Указания к заданию: Продолжите текст о роли русского масонства в Февральской революции. Начните сразу после последнего предложения, которое в нём приведено.

Цитируемый текст:

——

О том, что Февральская революция частично была детищем пятой колонны – писал даже Ленин[162]: “Весь ход событий февральско-мартовской революции показывает ясно, что английское и французское посольства с их агентами и “связями”, давно делавшие самые отчаянные усилия, чтобы помешать сепаратным соглашениям и сепаратному миру Николая Второго с Вильгельмом IV, непосредственно организовывали заговор вместе с октябристами и кадетами, вместе с частью генералитета и офицерского состава армии и петербургского гарнизона особенно для смещения Николая Романова”[163]. Масонство Ленин не упоминает, но более чем вероятно, что под агентами и “связями” он здесь его подразумевает в числе прочих.

Про то, что русское масонство в предреволюционное и послереволюционное время (в виде Временного правительства) напрямую было именно пятой колонной, то есть, что оно напрямую действовало в интересах внешних акторов, пишет Замойский: “Следует подчеркнуть, что, спуская российский масонский корабль со стапелей, упрощая для большей эффективности обрядность и ритуал, творцы “Верховного совета народов России” [Верховного совета “Великого Востока Народов России”] позаботились о том, чтобы связать свой русский филиал вассальными обязательствами. В парижских архивах хранится “Обязательство”, в котором члены ведущей в то время ложи “Полярная звезда” во главе с Великим мастером А. Орловым-Давыдовым клянутся хранить верность Великому Востоку Франции, его высшему совету. Фотокопия документа имеется в книге Н. Берберовой. Французские наставники согласились на передачу координирующей роли петербургской ложе “Малая Медведица”, тогда как важный для Антанты армейский рычаг был расположен по соседству в “Военной ложе”. Первая создалась в 1910, вторая — в 1909 году. В 1912 году в “Малую Медведицу” был включен А. Керенский. Здесь уже находились А. Колюбакин, Л. Гальперн, И. Ефремов, чьи имена вместе с именем руководителя “Военной ложи” А. Гучкова и ряда других позже вошли в постоянную “обойму” Временного правительства. Скупо, избегая деталей, умалчивая о пружинах этого механизма, писал много лет спустя (в 1965 г.) об этом периоде сам А. Керенский”[164].

Как уже указывалось, историки либерального толка пытаются снять с масонства ответственность с революционных событий, потому часто пытаются указать на то, что предволюционное политическое масонство “Великого Востока Народов России” было ненастоящим, то есть не имевшим связей с материнскими заграничными ложами, не работавшим в их интересах. Вот что по этому поводу отмечает Замойский: “Как пишет Н. Берберова, он [Керенский] “обошел молчанием причины, по которым между январем и августом 1917 г. в Россию приезжали члены французской радикально-социалистической партии, которая во Франции в это время быстрым шагом шла к власти. Эти люди приезжали к нему напомнить о клятве, данной при принятии его в члены тайного общества в 1912 г., в случае войны никогда не бросать союзников и братьев по Великому Востоку, тем самым не давая ему абсолютно никакой возможности не только стать соучастником тех, кто желал сепаратного мира, но и обещать его”.

——

Фрагмент набора данных:
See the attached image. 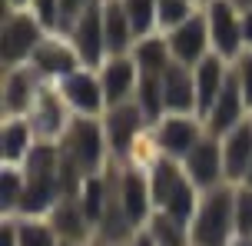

——

Ответ к задаче:
Умный враг Советской власти, шпион и заговорщик Локкарт высказал в своих воспоминаниях предельно ясно то, чего не решался произнести вслух А. Керенский: “Он выжил бы только при одном условии: если бы французское и британское правительства летом — осенью 1917 года дали ему возможность заключить сепаратный мир… Чтобы скрыть свою связь с масонами и сдержать клятву, данную Великому Востоку, Керенский говорил после 1918 года в Лондоне, что он потому хотел продолжать войну, что якобы царский режим хотел сепаратного мира. Мельгунов считает, что царский режим этого никогда не хотел, но выдумка Керенского очень удобно помогла ему скрыть действительную причину желания продолжать войну во что бы то ни стало: связь с масонами Франции и Англии и масонская клятва”[165].

Кандидат исторических наук, ведущий научный сотрудник РИСИ П.В. Мультатули пишет: “Русское масонство никогда не было самостоятельным и единым явлением. Оно было производным от масонства западного. Ничего своего, нового русские масоны не изобрели, а лишь слепо копировали уставы и обряды многочисленных лож Западной Европы, добавляя к ним свойственные русской интеллигенции несобранность и болтливость. Для западного масонства русские “братья” были нужны только в качестве “пятой колонны”, той силы, которая должна была расшатать русский императорский строй и сделать возможным масонскую революцию”[166].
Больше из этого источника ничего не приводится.